1% Tenofovir gel was shown to achieve an overall efficacy of 39% in the CAPRISA 004 study compared to women receiving placebo gel and 54% efficacy in women who had >80% adherence to gel use (65). Since only 54% efficacy in preventing HIV acquisition was achieved in highly adherent women, this suggests that other factors, apart from lack of adherence, are contributing to the poor efficacy of 1% tenofovir gel. It has become apparent that biological factors including the presence of genital inflammation (90) due to dysbiotic or suboptimal vaginal microbiota, as exemplified by bacterial vaginosis, as well as the presence of symptomatic and asymptomatic STIs contribute to attenuating the anti-HIV efficacy of 1% tenofovir gel.

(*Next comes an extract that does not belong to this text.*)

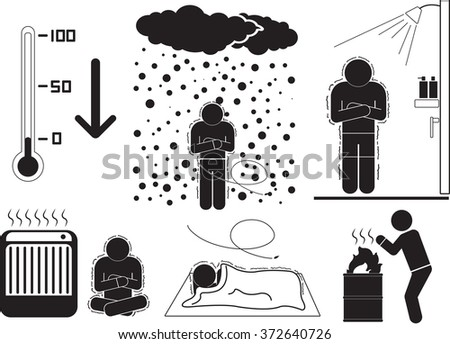 Cold and illness icon set - stock vector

In a post hoc prospective analysis of data from the CAPRISA 004 study, 1% tenofovir gel was 57% protective against HIV in women without genital inflammation, as determined by concentrations of nine pro-inflammatory cytokines in cervicovaginal lavages, and only 3% protective if genital inflammation was present (90). The role of dysbiotic or suboptimal vaginal microbiota associated with genital inflammation and driving increased HIV risk was demonstrated in a prospective study in adolescent girls and young women in sub-Saharan Africa (91). Individuals who were colonised with a highly diverse vaginal microbiota had just over a 4 fold increased risk of acquiring HIV infection from their male partners compared to women colonised with a beneficial Lactobacillus species (L. crispatus) (91). These women also had significantly increased levels of pro-inflammatory cytokines and chemokines in genital secretions and an increase in activated CD4+ T cells in the cervix providing a plausible mechanism for increased HIV risk (91) that could attenuate the efficacy of topical PrEP.
In addition, compared to women with a Lactobacillus-dominated vaginal microbiota, women with bacterial vaginosis have disrupted cervicovaginal epithelial barrier integrity that can promote penetration of HIV through the epithelial barrier to infect subepithelial HIV target cells. In addition, women with bacterial vaginosis have adverse changes in the protective properties of cervical mucous which acts as a physical barrier to prevent HIV entering the cervix (92, 93).
A dysbiotic vaginal microbiota has also been shown to modulate the efficacy of 1% tenofovir gel in the CAPRISA 004 study by metabolising tenofovir (94). This study showed that tenofovir-reduced HIV incidence by 61% in women with Lactobacillus-dominated microbiota and only by 18% in women colonised with a highly diverse vaginal microbiota (i.e. non-Lactobacillus bacteria dominated) (94). Mucosal tenofovir levels were lower in women with non-Lactobacillus bacteria and these bacteria were responsible for metabolising tenofovir (94). Studies are ongoing to determine if other ARVs used for topical PrEP (e.g. dapivirine) are also metabolised in a dysbiotic microbiota. In contrast, the efficacy of oral daily PrEP (either tenofovir monotherapy or Truvada) was not significantly different among African women with healthy vs abnormal vaginal microbiota as defined by Nugent Score (95). However, not all adolescent girls and young women in South Africa with a diverse vaginal microbiota are positive by the Nugent method (91). Further studies will be needed to determine whether the vaginal microbiota can impact on the efficacy of oral PrEP.
Collectively these studies have prompted an interest in strategies to reduce genital inflammation, including modifying a dysbiotic vaginal microbiota by the use of antibiotics, pre/probiotics or postbiotics to augment HIV prevention efforts (22) (96) (40).